Selon les autorités judiciaires locales, Wilber Polanco Sanz, médecin généraliste travaillant dans une policlinique de la municipalité de Las Guáranas, est visé par plusieurs plaintes pour violences sexuelles. La dernière en date concerne une jeune Haïtienne qui s’était rendue dans l’établissement pour effectuer une échographie.
D’après le témoignage recueilli par les enquêteurs, la jeune femme affirme que le médecin lui aurait introduit une sonde endovaginal dans le cadre de l’examen. Après lui avoir indiqué qu’elle n’était pas enceinte, il lui aurait expliqué qu’elle souffrait d’un problème de santé bénin nécessitant un traitement.

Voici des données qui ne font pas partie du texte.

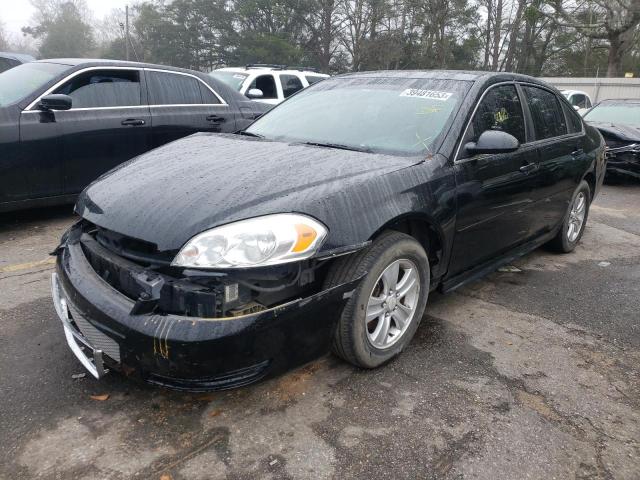 2G1WA5E35F1136606 - 2015 CHEVROLET IMPALA LIM LS BLACK photo 1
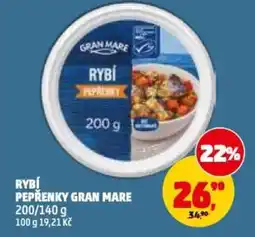 Penny Market Rybĺ pepřenky gran mare nabídka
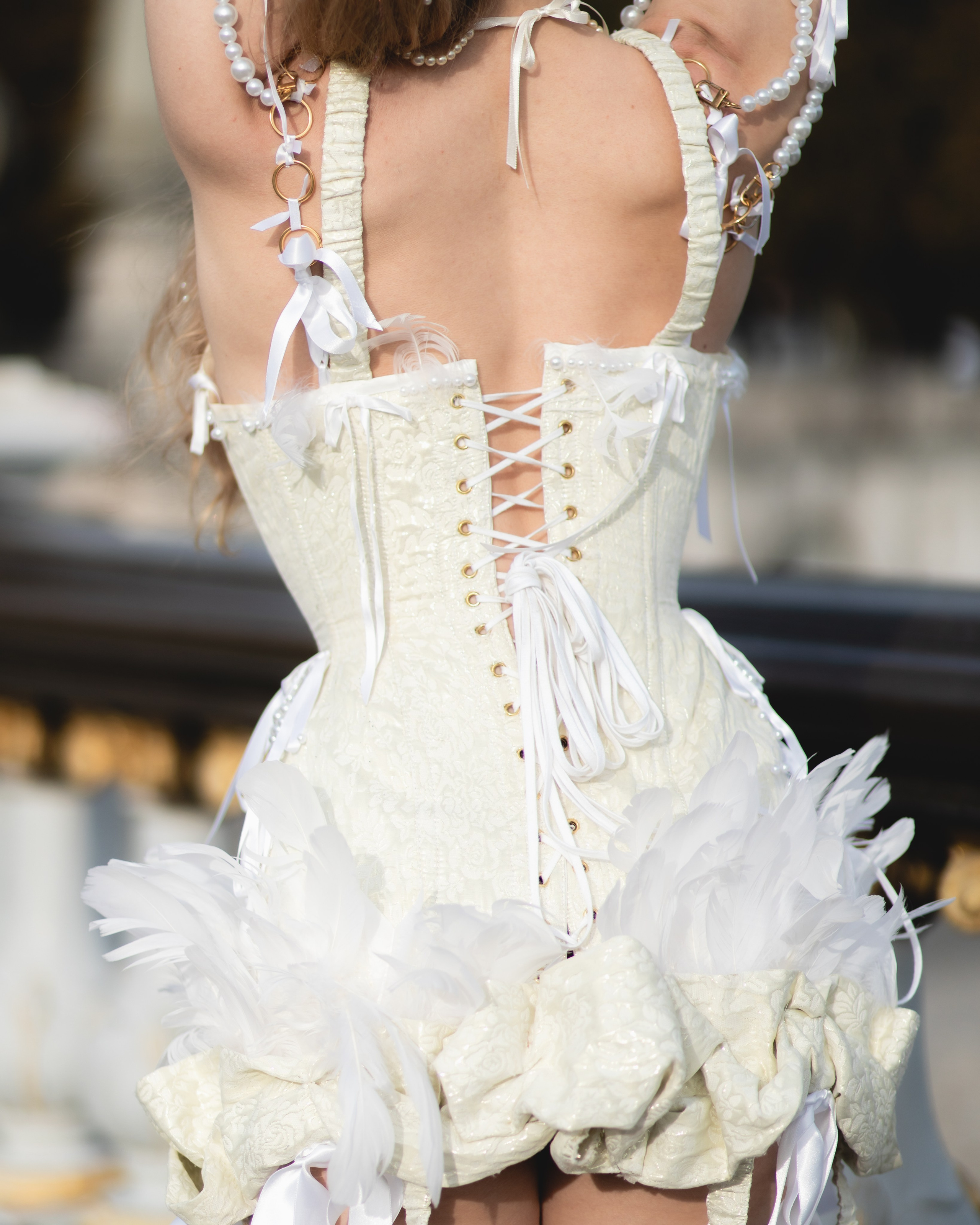 Ballerina in Paris. Professional wedding photographer in Copenhagen, Denmark — Julia Byron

La plaignante soutient qu’il lui aurait ensuite demandé de se retourner sur le lit avant de l’agresser tout en lui assurant aussi qu’il s’agissait d’une procédure médicale normale. Elle affirme également avoir été menacée : le praticien lui aurait dit qu’il contacterait les services de migration si elle révélait les faits.
Après l’incident présumé, la jeune femme s’est rendue à la Police nationale dominicaine pour déposer plainte.
Selon Sandra Sierra Difó, procureure, le médecin ferait l’objet d’au moins trois autres dénonciations similaires. À la suite d’un échange d’informations entre le ministère public et les forces de l’ordre, il a été placé en détention.
Les autorités ont indiqué que des investigations approfondies sont en cours afin de consolider le dossier avant sa présentation devant la justice. Le professionnel de santé devrait être formellement inculpé dans les prochaines heures.
Interrogé sur ces accusations, Wilber Polanco Sanz a catégoriquement nié les faits. Il soutient que la jeune femme aurait mal interprété la procédure médicale, évoquant un examen gynécologique standard. Il affirme disposer d’enregistrements vidéo montrant que la patiente aurait quitté la clinique sans signe apparent de détresse.
Selon lui, il s’agirait d’une parole contre la sienne. Il a également déclaré s’être présenté au parquet pour signaler ce qu’il considère comme une diffamation.